RBN | | Jakarta
Kasus penculikan dan pembunuhan yang menimpa Kepala Cabang Pembantu (KCP) salah satu bank BUMN berinisial IP menggemparkan publik. Kejadian ini bermula saat korban diculik di area parkir sebuah pusat perbelanjaan di Ciracas, Jakarta Timur, pada Selasa malam (tanggal belum disebutkan).
IP tak pernah kembali ke rumah. Keesokan harinya, tubuhnya ditemukan di kawasan industri Cikarang, Bekasi, dalam kondisi mengenaskan: tangan dan kaki terikat, mata dilakban, dan terdapat tanda-tanda kekerasan. Penemuan jasad tersebut sontak mengejutkan keluarga dan masyarakat.
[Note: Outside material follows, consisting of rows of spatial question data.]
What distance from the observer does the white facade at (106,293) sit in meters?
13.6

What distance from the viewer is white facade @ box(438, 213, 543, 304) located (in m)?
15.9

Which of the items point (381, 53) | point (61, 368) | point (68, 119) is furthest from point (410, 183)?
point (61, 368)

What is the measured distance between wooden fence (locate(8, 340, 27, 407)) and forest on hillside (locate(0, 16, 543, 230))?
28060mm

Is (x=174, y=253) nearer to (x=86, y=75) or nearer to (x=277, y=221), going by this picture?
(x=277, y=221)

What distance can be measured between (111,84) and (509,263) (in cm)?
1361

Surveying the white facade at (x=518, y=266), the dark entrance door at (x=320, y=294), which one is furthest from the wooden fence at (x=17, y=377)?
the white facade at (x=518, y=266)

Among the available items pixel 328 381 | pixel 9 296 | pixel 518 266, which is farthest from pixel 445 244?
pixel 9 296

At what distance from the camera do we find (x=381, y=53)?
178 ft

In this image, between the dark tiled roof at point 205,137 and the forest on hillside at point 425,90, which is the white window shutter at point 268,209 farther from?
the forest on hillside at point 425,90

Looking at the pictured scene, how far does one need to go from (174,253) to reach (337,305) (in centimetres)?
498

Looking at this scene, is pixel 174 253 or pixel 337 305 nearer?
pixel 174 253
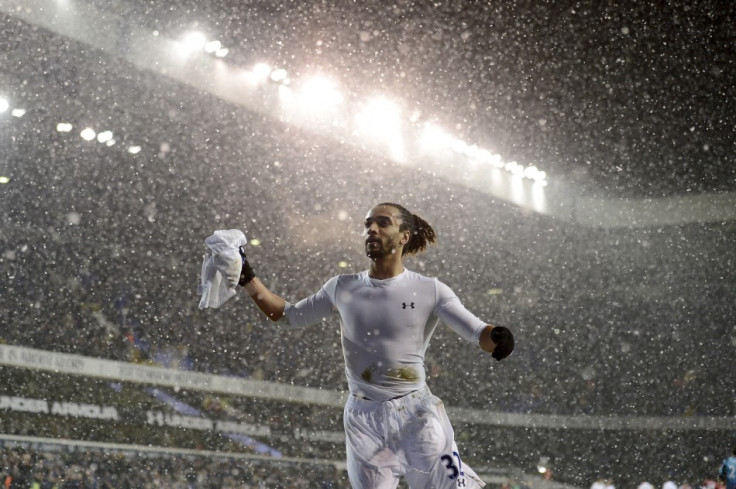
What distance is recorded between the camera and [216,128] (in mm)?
19703

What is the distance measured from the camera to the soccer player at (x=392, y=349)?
11.3 feet

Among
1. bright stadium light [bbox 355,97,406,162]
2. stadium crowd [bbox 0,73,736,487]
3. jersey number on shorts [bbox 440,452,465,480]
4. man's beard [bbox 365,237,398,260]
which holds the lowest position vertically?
jersey number on shorts [bbox 440,452,465,480]

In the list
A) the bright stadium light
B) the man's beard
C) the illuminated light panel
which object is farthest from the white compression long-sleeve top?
the bright stadium light

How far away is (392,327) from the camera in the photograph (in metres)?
3.57

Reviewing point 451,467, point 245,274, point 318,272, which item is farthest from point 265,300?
point 318,272

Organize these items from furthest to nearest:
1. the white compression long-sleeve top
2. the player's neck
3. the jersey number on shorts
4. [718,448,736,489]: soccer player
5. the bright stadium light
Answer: the bright stadium light
[718,448,736,489]: soccer player
the player's neck
the white compression long-sleeve top
the jersey number on shorts

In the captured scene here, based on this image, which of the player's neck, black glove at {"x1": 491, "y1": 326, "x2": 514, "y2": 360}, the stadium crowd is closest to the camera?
black glove at {"x1": 491, "y1": 326, "x2": 514, "y2": 360}

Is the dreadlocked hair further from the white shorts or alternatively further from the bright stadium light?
the bright stadium light

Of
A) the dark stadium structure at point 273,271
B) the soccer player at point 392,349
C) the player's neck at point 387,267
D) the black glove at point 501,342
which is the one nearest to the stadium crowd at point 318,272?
the dark stadium structure at point 273,271

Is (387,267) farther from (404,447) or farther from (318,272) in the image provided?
(318,272)

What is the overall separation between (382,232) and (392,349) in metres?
0.51

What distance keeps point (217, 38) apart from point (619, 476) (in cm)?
1998

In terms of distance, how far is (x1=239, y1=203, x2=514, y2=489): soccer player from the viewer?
345cm

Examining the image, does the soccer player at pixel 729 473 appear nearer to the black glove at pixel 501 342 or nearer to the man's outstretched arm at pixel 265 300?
the black glove at pixel 501 342
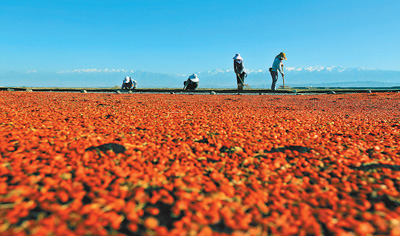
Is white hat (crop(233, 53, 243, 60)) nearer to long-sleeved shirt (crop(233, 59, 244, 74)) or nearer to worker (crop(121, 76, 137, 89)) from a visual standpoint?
long-sleeved shirt (crop(233, 59, 244, 74))

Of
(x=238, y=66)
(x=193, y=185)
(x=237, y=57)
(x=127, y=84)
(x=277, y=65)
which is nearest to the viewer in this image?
(x=193, y=185)

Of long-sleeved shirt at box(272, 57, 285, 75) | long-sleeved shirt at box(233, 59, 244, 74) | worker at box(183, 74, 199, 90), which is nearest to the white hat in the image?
long-sleeved shirt at box(233, 59, 244, 74)

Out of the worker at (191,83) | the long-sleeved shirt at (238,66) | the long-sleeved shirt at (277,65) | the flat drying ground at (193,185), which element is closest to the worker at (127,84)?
the worker at (191,83)

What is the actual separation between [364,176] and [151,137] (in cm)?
318

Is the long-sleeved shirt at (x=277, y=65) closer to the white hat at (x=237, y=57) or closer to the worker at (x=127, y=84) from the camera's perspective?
the white hat at (x=237, y=57)

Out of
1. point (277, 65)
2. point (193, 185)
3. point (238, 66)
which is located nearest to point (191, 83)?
point (238, 66)

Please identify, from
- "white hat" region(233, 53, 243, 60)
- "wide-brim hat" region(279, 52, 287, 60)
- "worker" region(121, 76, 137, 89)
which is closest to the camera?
"wide-brim hat" region(279, 52, 287, 60)

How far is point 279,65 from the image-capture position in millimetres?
18516

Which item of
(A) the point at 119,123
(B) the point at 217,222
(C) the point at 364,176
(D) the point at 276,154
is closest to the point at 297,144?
(D) the point at 276,154

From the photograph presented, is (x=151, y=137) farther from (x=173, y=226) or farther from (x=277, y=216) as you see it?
(x=277, y=216)

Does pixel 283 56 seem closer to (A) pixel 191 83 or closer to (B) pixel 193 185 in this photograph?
(A) pixel 191 83

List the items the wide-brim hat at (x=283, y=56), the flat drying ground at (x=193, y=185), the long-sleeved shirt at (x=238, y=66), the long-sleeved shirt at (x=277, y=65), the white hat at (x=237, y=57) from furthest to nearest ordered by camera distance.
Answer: the long-sleeved shirt at (x=238, y=66), the white hat at (x=237, y=57), the long-sleeved shirt at (x=277, y=65), the wide-brim hat at (x=283, y=56), the flat drying ground at (x=193, y=185)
Polres Metro Jakarta Timur bersama Polda Metro Jaya bergerak cepat memburu para pelaku. Hasilnya, empat orang berhasil ditangkap dengan inisial AT, RS, RAH, dan RW. Keempatnya diduga terlibat langsung mulai dari proses penculikan hingga membawa korban ke lokasi pembunuhan.
Kapolres Metro Jakarta Timur Kombes Nicolas Ary Lilipaly mengatakan penyelidikan masih terus berkembang.
“Kami mendalami peran masing-masing pelaku, termasuk memeriksa kemungkinan ada pihak lain yang memerintahkan. Dalang atau aktor intelektual masih kami buru,” tegas Nicolas, Selasa (tanggal).
Informasi dari keluarga korban menambah dugaan kuat adanya perencanaan matang. Beberapa hari sebelum kejadian, IP sempat mengaku merasa diikuti orang tak dikenal. Polisi kini mendalami motif para pelaku, apakah terkait persoalan pribadi, pekerjaan, atau faktor lain.
Kasus ini menjadi sorotan publik lantaran korban merupakan pejabat bank BUMN. Aparat berkomitmen menuntaskan kasus keji ini hingga ke akar-akarnya.
“Kami mengimbau masyarakat tetap tenang, tidak terprovokasi isu liar. Proses hukum akan dilakukan secara profesional dan transparan,” tambah Nicolas.
Tragedi yang menimpa IP menjadi peringatan penting akan bahaya kejahatan terencana di tengah keramaian kota. Polisi memastikan pengejaran terhadap dalang utama tidak akan berhenti hingga seluruh jaringan pelaku ditangkap dan diadili.